The Berlin autobahn ring. Stories had of course greatly exaggerated its width.

The highway leading to Berlin. Crowds of liberated people. Hundreds of bearded Russian peasants are walking [past]. With them are women and a lot of children. Faces of uncles with light brown beards and those of proper elders express gloomy despair. They are
starostas
,
1
and the [auxiliary] police riff-raff, who had run away as far as Berlin and have now been forced to vacate their jobs. People say that Vlasov has taken part in the last battles in Berlin with his men.
2

The closer we get to Berlin, the more the surroundings look like the area around Moscow.

An old woman traveller is walking away from Berlin, wearing a shawl on her head. She looks exactly as if she were going on a pilgrimage – a pilgrim amid the expanses of Russia. She is holding an umbrella accross her shoulder. A huge aluminium casserole is hung by its ear on the umbrella’s handle.

Weissensee – a suburb of the city. I stop the car. Some city lads, daring and cheeky, beg for chocolate, [as they] peer at the map on my lap.

* Scene-based reasoning data:
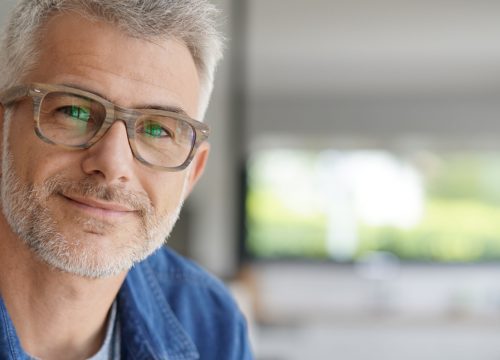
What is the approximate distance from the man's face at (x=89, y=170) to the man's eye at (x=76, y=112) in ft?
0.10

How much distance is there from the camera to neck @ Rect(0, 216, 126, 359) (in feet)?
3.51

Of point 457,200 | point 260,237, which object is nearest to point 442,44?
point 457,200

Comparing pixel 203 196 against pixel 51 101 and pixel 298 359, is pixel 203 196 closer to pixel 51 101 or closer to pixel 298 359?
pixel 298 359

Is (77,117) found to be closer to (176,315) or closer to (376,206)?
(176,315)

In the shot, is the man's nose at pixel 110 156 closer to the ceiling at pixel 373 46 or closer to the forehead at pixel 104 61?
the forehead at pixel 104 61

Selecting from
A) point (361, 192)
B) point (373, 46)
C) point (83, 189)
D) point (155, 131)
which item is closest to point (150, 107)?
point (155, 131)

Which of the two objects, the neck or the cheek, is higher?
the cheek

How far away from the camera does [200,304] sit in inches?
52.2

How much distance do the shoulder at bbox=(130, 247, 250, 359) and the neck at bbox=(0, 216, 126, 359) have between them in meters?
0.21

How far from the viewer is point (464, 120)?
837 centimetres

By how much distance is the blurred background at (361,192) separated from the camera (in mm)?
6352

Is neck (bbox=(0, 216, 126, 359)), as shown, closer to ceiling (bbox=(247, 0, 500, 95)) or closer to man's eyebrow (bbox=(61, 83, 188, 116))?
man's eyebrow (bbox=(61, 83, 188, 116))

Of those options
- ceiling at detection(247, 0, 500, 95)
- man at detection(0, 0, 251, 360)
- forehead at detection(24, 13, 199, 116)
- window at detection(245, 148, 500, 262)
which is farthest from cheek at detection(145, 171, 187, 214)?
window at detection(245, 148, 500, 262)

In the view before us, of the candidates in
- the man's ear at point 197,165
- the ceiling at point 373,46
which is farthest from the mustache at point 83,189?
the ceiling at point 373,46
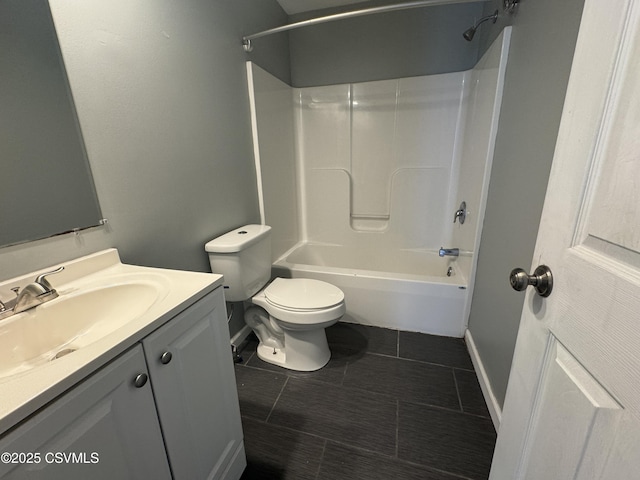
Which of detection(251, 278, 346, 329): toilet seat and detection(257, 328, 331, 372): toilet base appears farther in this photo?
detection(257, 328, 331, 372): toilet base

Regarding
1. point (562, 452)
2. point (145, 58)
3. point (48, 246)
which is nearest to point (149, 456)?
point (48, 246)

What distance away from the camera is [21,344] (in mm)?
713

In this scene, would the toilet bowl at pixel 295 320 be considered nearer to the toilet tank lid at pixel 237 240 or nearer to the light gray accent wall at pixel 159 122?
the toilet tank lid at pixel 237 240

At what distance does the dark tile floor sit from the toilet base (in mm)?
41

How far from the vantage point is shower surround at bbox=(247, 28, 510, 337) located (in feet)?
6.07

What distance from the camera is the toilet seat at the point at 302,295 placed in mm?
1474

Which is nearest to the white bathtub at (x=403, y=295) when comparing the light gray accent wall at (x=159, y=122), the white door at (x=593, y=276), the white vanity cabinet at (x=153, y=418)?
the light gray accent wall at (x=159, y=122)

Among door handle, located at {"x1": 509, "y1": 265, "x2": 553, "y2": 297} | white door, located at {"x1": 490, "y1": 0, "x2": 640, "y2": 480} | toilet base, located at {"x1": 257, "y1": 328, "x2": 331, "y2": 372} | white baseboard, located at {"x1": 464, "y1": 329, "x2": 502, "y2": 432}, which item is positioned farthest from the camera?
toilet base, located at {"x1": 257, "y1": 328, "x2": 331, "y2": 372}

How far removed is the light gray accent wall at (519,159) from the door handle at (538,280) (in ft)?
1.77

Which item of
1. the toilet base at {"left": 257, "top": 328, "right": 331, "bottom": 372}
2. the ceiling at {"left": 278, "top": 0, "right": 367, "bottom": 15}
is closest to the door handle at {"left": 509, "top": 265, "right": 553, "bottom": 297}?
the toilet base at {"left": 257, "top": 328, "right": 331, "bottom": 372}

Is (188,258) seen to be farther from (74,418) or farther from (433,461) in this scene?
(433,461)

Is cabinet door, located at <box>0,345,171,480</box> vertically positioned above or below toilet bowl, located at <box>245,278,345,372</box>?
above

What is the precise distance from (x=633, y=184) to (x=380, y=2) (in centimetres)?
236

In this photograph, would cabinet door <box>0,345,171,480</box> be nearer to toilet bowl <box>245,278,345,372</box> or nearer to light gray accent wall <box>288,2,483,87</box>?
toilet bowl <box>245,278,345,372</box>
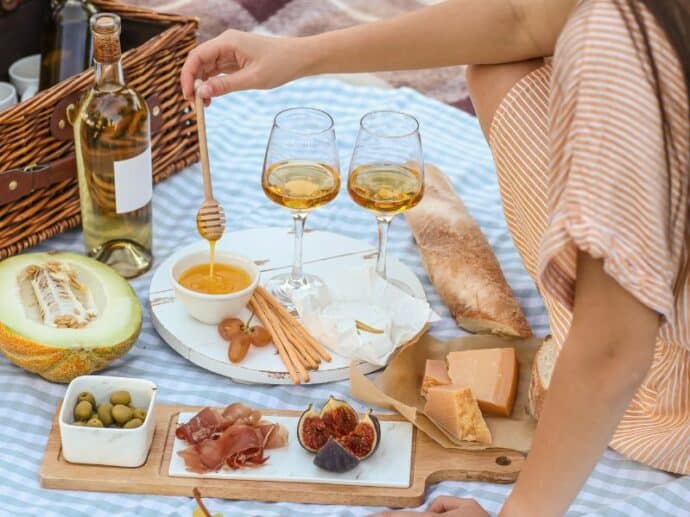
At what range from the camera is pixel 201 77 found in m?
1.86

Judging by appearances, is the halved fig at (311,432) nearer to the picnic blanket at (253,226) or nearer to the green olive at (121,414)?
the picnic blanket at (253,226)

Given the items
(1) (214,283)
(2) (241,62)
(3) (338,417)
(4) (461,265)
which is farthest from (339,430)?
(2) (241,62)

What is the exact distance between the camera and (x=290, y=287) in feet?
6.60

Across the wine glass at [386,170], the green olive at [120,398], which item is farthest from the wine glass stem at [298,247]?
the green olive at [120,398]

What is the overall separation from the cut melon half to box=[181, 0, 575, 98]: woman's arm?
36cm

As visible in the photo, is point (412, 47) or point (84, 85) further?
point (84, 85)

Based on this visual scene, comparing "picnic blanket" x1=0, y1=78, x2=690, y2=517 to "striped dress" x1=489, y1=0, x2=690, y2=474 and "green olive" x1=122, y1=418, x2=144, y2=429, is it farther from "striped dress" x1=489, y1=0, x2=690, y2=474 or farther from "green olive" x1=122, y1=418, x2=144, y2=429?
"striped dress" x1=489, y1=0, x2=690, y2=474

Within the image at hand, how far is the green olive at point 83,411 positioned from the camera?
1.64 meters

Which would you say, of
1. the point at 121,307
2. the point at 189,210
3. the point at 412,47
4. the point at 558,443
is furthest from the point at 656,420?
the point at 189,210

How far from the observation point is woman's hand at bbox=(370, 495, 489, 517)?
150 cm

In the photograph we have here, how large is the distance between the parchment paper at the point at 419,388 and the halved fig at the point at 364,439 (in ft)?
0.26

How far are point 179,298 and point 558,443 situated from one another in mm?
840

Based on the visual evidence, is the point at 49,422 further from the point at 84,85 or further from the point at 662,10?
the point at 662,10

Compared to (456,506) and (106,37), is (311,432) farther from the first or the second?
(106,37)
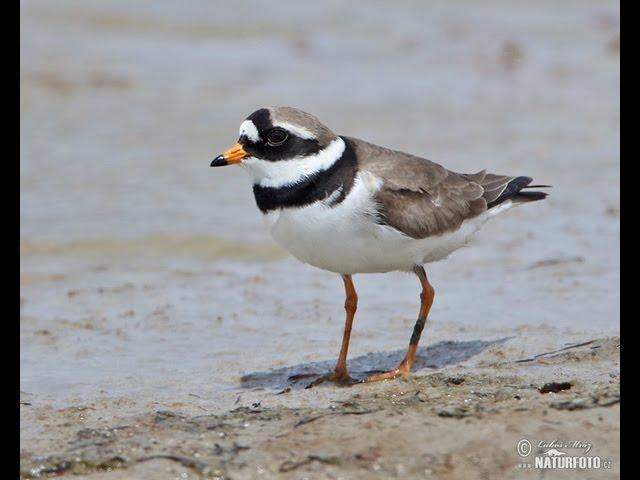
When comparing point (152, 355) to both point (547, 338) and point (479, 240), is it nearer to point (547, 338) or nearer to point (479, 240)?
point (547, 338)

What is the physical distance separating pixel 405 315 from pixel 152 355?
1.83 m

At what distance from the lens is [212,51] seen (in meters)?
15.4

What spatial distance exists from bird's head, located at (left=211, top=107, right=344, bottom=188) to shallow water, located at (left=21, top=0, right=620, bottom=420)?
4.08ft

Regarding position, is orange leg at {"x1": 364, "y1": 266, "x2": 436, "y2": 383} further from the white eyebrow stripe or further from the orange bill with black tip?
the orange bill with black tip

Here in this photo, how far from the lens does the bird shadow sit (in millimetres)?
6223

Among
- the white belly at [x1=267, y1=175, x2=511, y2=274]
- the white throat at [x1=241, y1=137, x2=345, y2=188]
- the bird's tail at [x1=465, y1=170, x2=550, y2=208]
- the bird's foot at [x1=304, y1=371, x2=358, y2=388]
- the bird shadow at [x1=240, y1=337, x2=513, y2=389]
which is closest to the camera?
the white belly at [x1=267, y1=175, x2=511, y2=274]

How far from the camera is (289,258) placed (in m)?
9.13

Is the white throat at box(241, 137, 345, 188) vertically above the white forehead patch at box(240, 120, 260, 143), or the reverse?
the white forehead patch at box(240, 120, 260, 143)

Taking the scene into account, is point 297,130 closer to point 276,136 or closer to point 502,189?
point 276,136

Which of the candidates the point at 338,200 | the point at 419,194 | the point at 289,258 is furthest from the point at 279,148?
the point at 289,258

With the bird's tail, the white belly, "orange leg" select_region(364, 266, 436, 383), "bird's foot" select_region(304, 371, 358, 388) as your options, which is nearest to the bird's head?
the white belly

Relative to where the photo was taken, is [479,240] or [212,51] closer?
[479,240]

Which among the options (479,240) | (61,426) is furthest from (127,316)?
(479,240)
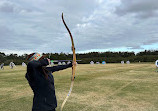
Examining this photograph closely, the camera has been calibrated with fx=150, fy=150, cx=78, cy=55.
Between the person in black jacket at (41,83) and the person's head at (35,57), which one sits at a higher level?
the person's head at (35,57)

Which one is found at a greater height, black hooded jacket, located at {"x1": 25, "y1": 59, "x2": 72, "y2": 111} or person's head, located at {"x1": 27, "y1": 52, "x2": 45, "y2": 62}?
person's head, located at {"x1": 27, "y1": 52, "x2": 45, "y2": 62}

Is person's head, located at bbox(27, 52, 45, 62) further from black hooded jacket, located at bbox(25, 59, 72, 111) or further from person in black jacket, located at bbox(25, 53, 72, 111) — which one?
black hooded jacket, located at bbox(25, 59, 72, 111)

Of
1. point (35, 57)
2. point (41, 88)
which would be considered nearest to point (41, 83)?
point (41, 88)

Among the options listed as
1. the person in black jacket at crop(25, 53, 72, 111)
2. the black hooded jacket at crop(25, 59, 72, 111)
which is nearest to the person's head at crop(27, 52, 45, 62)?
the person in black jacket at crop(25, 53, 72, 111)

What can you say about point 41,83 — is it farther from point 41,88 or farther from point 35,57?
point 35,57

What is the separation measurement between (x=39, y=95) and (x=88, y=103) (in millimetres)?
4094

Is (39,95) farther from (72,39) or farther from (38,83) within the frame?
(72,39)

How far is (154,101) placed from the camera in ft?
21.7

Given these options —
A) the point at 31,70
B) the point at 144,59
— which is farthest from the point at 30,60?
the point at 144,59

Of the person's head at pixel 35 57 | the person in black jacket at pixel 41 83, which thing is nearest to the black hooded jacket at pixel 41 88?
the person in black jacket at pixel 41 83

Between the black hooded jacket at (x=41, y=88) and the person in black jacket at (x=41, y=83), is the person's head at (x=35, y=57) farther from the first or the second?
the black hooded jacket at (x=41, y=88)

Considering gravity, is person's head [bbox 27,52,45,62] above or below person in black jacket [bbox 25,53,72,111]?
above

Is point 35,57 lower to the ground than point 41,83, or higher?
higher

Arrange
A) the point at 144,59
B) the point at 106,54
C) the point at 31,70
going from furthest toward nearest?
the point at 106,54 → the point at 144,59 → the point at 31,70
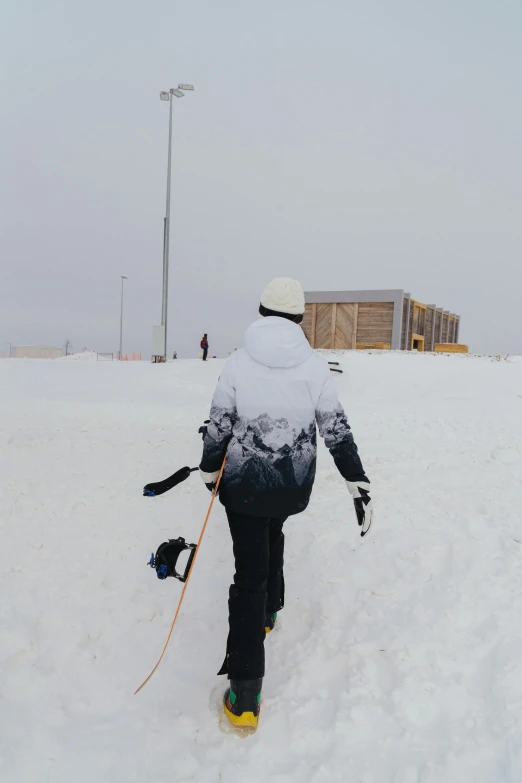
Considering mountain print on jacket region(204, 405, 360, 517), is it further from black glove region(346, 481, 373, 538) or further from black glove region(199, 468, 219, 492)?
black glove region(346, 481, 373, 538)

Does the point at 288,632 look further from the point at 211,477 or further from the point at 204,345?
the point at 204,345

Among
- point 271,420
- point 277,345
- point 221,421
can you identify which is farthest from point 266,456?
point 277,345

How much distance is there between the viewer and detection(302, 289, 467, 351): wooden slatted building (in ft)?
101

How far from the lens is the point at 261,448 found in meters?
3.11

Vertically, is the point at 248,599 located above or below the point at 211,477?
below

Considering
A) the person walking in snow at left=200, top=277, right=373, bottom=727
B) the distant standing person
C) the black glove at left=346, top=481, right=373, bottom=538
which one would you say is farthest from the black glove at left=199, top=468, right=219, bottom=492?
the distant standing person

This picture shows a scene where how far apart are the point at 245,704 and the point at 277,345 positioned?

* BRIEF A: Copy out the road-to-Berlin passage between "The highway leading" and "area around Moscow.", inclusive.
* BRIEF B: In the road-to-Berlin passage, which suburb of the city is the car stopped in?

* FINISHED ANSWER A:
The highway leading to Berlin. Crowds of liberated people. Hundreds of bearded Russian peasants are walking [past]. With them are women and a lot of children. Faces of uncles with light brown beards and those of proper elders express gloomy despair. They are
starostas
,
1
and the [auxiliary] police riff-raff, who had run away as far as Berlin and have now been forced to vacate their jobs. People say that Vlasov has taken part in the last battles in Berlin with his men.
2

The closer we get to Berlin, the more the surroundings look like the area around Moscow.

* FINISHED ANSWER B: Weissensee